*** DATA FOR PROCESSING ***
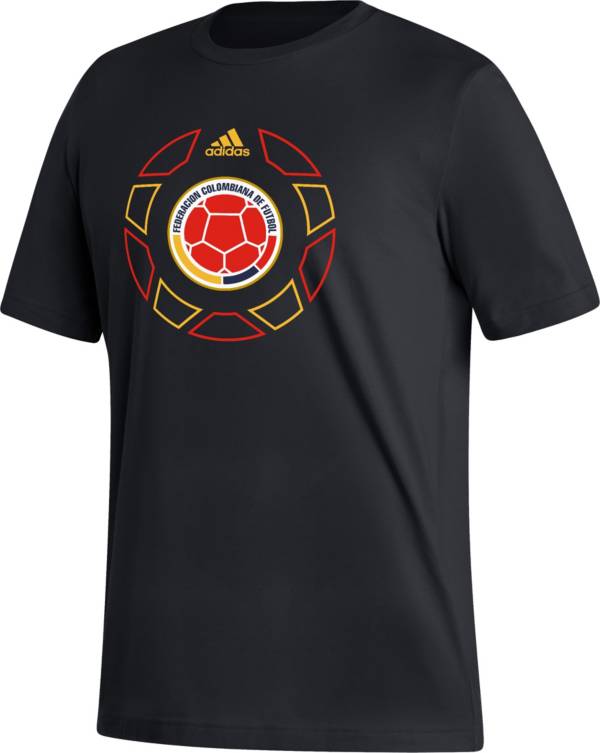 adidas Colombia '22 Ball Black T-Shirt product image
***
*** DATA FOR PROCESSING ***
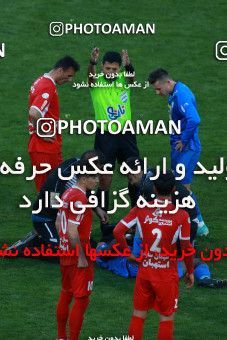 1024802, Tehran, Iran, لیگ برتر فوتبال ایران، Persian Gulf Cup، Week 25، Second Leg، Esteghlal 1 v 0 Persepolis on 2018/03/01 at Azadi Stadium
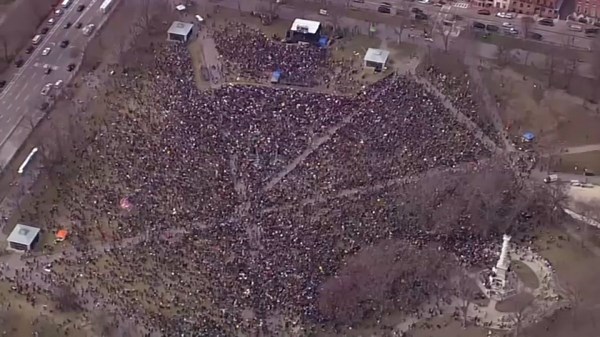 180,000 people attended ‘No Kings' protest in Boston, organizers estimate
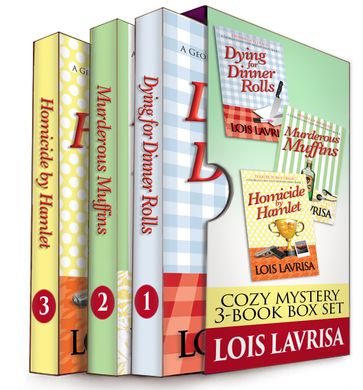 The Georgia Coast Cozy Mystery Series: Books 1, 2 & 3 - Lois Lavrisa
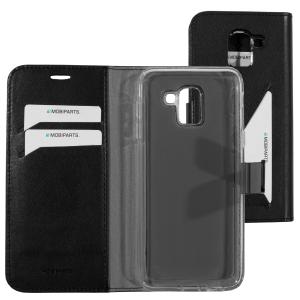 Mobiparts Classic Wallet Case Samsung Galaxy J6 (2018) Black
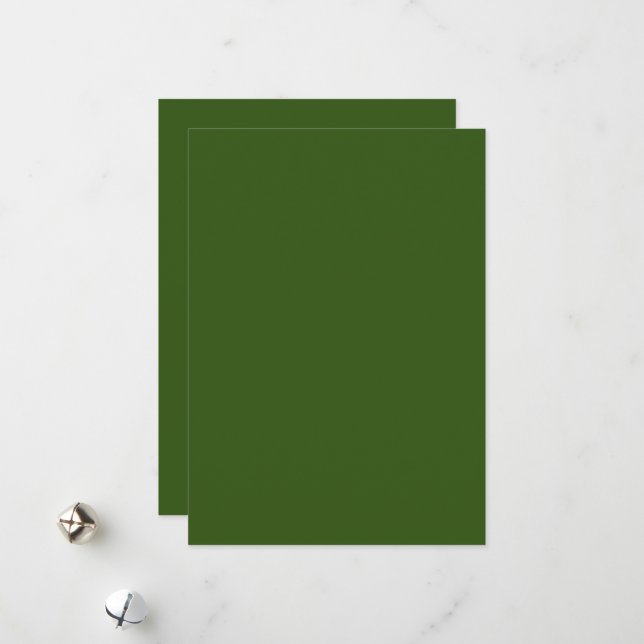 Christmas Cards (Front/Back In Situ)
***
WHAT NEEDS TO BE DONE: Write down exactly what the lines above say, from the line holding "Mobiparts Classic Wallet" through the line holding "Christmas Cards (Front/Back In Situ)", and nothing more. Do not copy the pictures.

SOLVED EXERCISE:
 Mobiparts Classic Wallet Case Samsung Galaxy J6 (2018) Black
 Christmas Cards (Front/Back In Situ)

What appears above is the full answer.